- **Task description**: Reproduce all of the data exactly. Images are not to appear in the reply.

- **Data shown**:
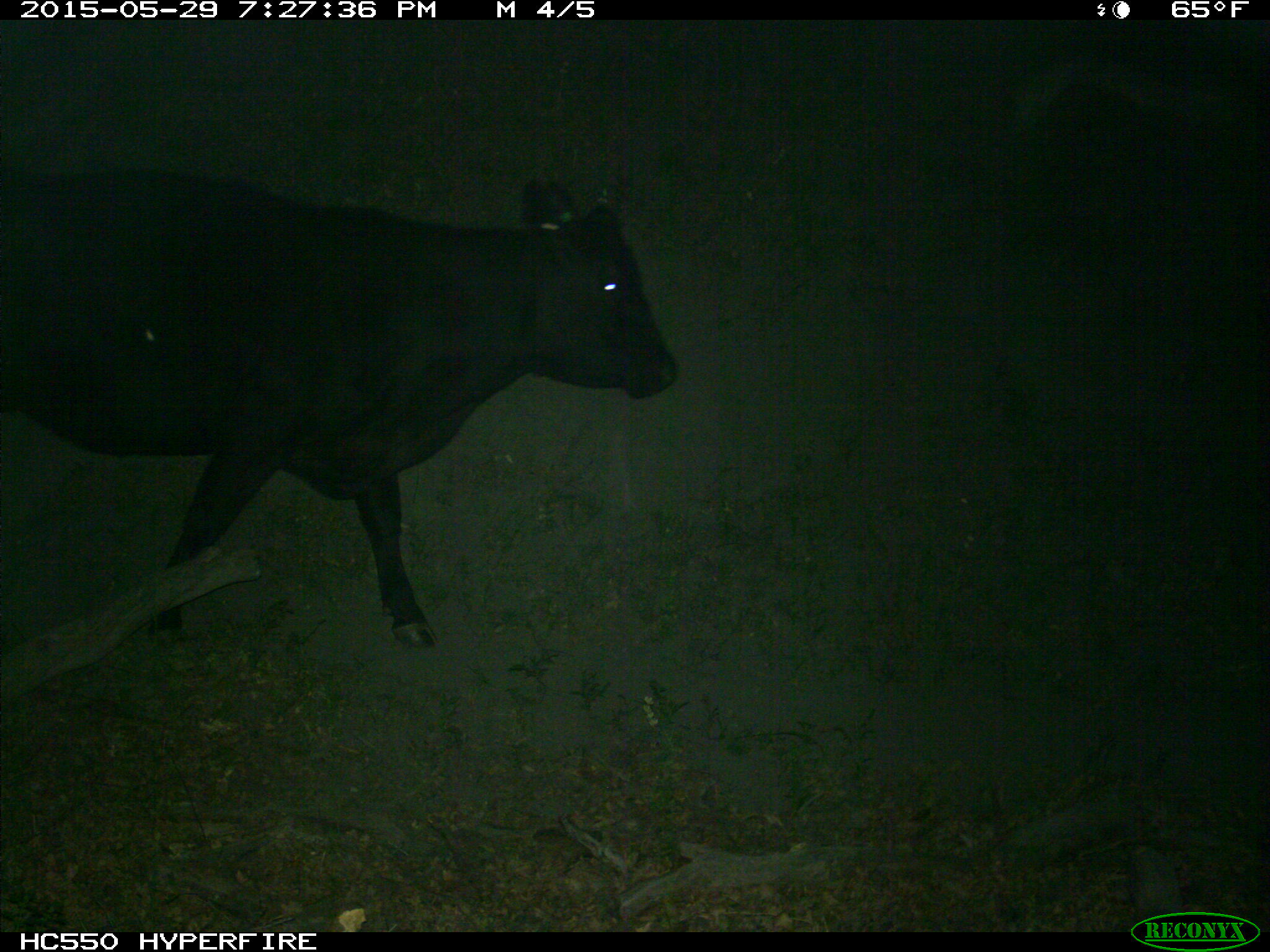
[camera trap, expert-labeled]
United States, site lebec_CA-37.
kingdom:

- **Exercise result**:
[camera trap, expert-labeled]
United States, site lebec_CA-37.
kingdom:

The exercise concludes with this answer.